Una sola scintilla luccicante di fiammelle appicca un grande fuoco. Noi siamo una tribù, e “solo le tribù sopravviveranno” (F. Beltrametti). Farsi le antenne significa, oltre a dirci ma che importa di noi, di me: scrivere versi del più lungamente trascorso (o da venire) e forse scoprire che non sono stati scritti per la prima volta. Che nessuna esperienza è individuale. Va’ canzonetta va’. Che la poesia si avveri, ci faccia uscire dalle nostre teste, uccidere lo spirito di gravità! E così almeno 8 secondi di pura allegrezza juntos en genio.
Riguardo agli stimoli altrui, da un lato una poesia arriva anche sui propri passi, come fanno i buoni pensieri, camminando – pensiero = tendere nella ricerca della propria voce nel linguaggio; poesia = massimo stato di allerta del linguaggio. Ma una poesia arriva, di una poesia viene costruito… la miglior parte accade proprio, accade anche, quando si è in compagnia – molte mie poesie lo sono grazie agli altri – ma se viene a noi tutta in un colpo, viene una lunga poesia, è meglio assentarsi un momento per trascriverla o registrarla? – a volte ci aspettano – se viene breve dirla subito a chi ci sta a fianco o scomodare tutti. Sono esistiti grandi poetas perché l’esperienza è ben poca cosa e la compagnia molta.
Ultimamente stai anche portando in giro PPNSP – Primi Passi Nella Sopravvivificazione Poetica, un incontro/lecture in cui esplori l’idea di una poetica svincolata dall’opera. Da quali necessità è nata l’indagine di questa possibilità? Quali passi hai già mosso verso questa direzione che ti hanno dato la sensazione che fosse una direzione giusta da esplorare?
Se non giusta, naturale, di ciò che perennemente nasce. E poi culturale, che indica una quantità (di persone con cui condividere, invitare all’esplorazione).
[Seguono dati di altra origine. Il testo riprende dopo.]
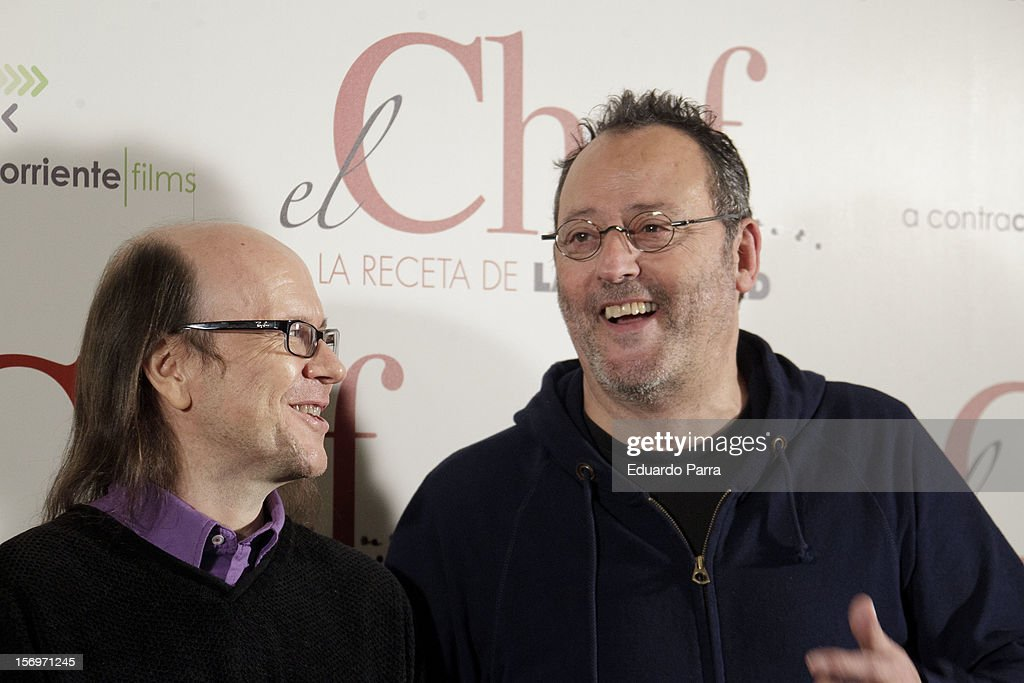 French actor Jean Reno (R) and Spanish actor Santiago Segura attend 'El Chef, la receta de la felicidad' ('Comme un chef') photocall at Intercontinental hotel on November 26, 2012 in Madrid, Spain.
Mi avevano chiesto di dare un seminario sul tema della ricerca artistica (Conservatorio Santa Cecilia Roma, Aremus 2023/24), ho risposto pieno di dubbi di incapacità Sì ed era tutto da inventare. Allora da quella prima volta provo di trattenere, di costruire e di esporre – con tutta la sindrome dell’impostore/fingitore immaginabile – quel che somiglia al sogno di Duchamp? un artista senza opere; qui una poetica senza poesie. Si fallisce sul nascere, letteralmente, le poesie si scrivono finché si ha fiato, basta non scriverle tutte ecco… o scriverle tutte sì ma tutti insieme.